Yeniçeri geleneği icat olunduktan sonra yayalara ulufe bedeli olarak tarlalar ve araziler verildi. Savaş dönüşlerinde ekip biçmeyle uğraşarak devlete hiç vergi vermemeleri kanun oldu. Yine bu şekilde Türk çocuklarından “müsellem” adıyla bir sınıf süvari tertip edildi. Onlara da tarlalar ve araziler verildi. Üstlerine bölükbaşılar ve sancakbeyleri tayin olundu.
İşte Alâaddin Paşa eliyle ve Kara Halil’in yardımıyla konulan ilk esaslı kanunlar bunlardır. Sonra bunlara ilave olarak yapılan kanunlar ve Osmanlı Devleti’nin büyüyen ordusu ile bütün dünyayı nasıl titretmiş olduğu, yeri gelince açıklanacaktır.
İznik’in Ele Geçirilmesi
Karatekin ve Dardağan kalelerindeki muhafızlar, İznik’i sıkıştırdıkları için oranın halkı, bağ ve bostanlarına gidemez olmuşlardı. Kale dışındaki gölden balık avına çıkanlar da o yiğitler tarafından avlanırlardı.
Hâlbuki Hristiyanların Birinci Ruhani Genel Meclisi (konsil) İznik şehrinde toplanmıştı. Bu şehir bir ara kayserin başşehri olmuştu. Rumların gözünde kutsal, muhterem ve meşhur bir şehirdi. Bundan dolayı İznik’e yardım için kayser, denizden bir ordu göndermişti.

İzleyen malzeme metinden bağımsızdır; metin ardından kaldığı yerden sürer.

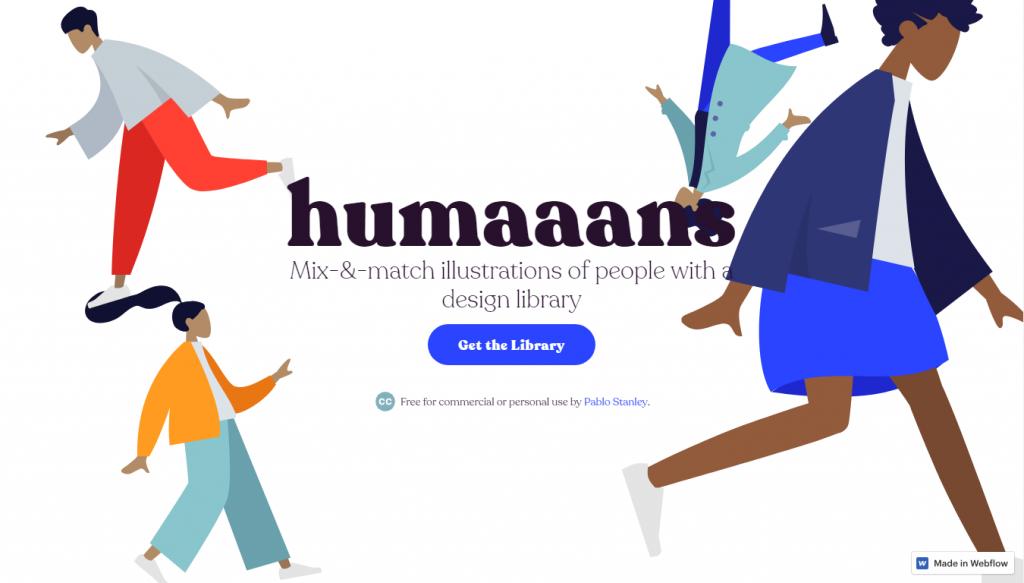 Конструктор иллюстраций Humaaans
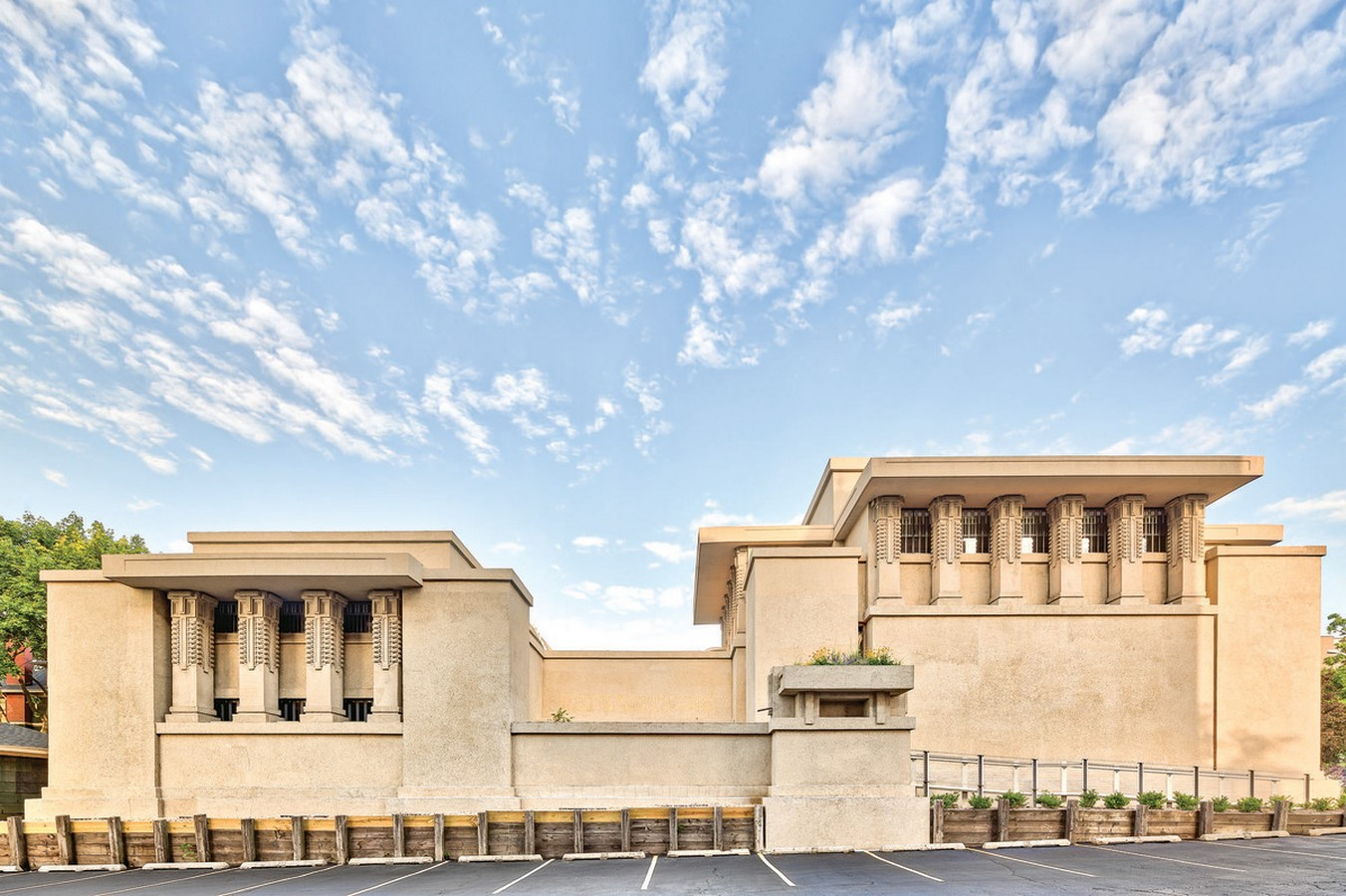 Unity Temple by Frank Lloyd Wright: Concrete Aesthetics - Sheet1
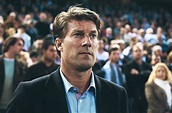Michael Laudrup and the death of a once-great ambassador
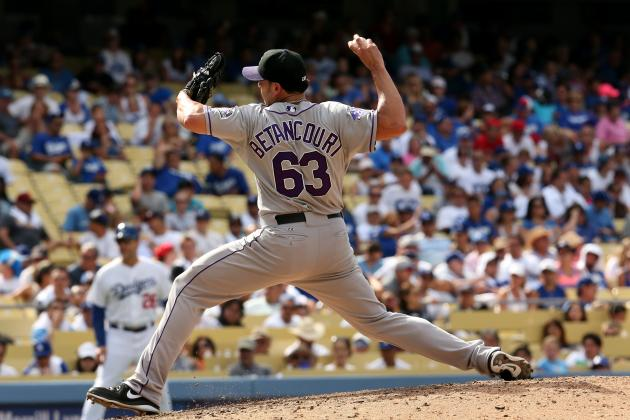 Rockies Activate RHP Betancourt from DL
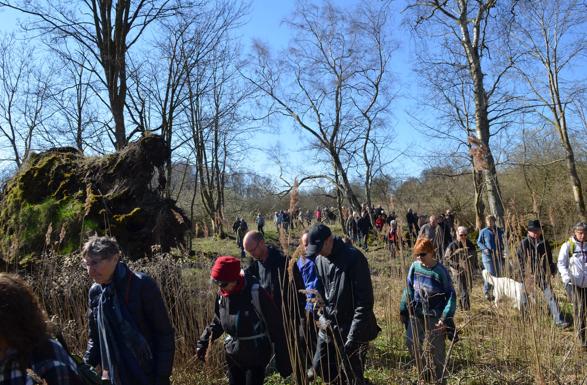 Arrangementet er et samarbejde mellem Den Kongelige Livgarde og Allerød Kommune. Her er et klip fra en tilsvarende tur medio april måned sidste år, hvor over 150 borgere deltog.Arkivfoto. AOB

Sultan Orhan ise casuslar vasıtası ile evvelce durumdan haberli olarak, ordusu ile İznik üzerine yürüdü. Kayserin ordusunun Yalova’ya çıkıp ileri hareket ettiği haberini alınca, oğlu Süleyman Paşa’yı bir askerî birlikle kayserin ordusuna karşı yolladı.
Süleyman Paşa, karanlık bir gecede kayserin ordusuna baskın düzenleyip onları dağıttı. Komutanı ile bazı subaylarını tuttu ve babasına sundu. O da oğlunun bu zaferinden iftihar duydu. Hemen İznik üzerine yürüdü. Ahalisi zaten uzun süre kuşatılmış olmaktan usanmıştı. Yardımlarına gelen ordunun yenilgisini ve komutanının esir edildiğini görünce tamamen umutlarını yitirerek aman dilediler. Sultan Orhan da aman verdi. İznik tekfuru İstanbul’a gitti.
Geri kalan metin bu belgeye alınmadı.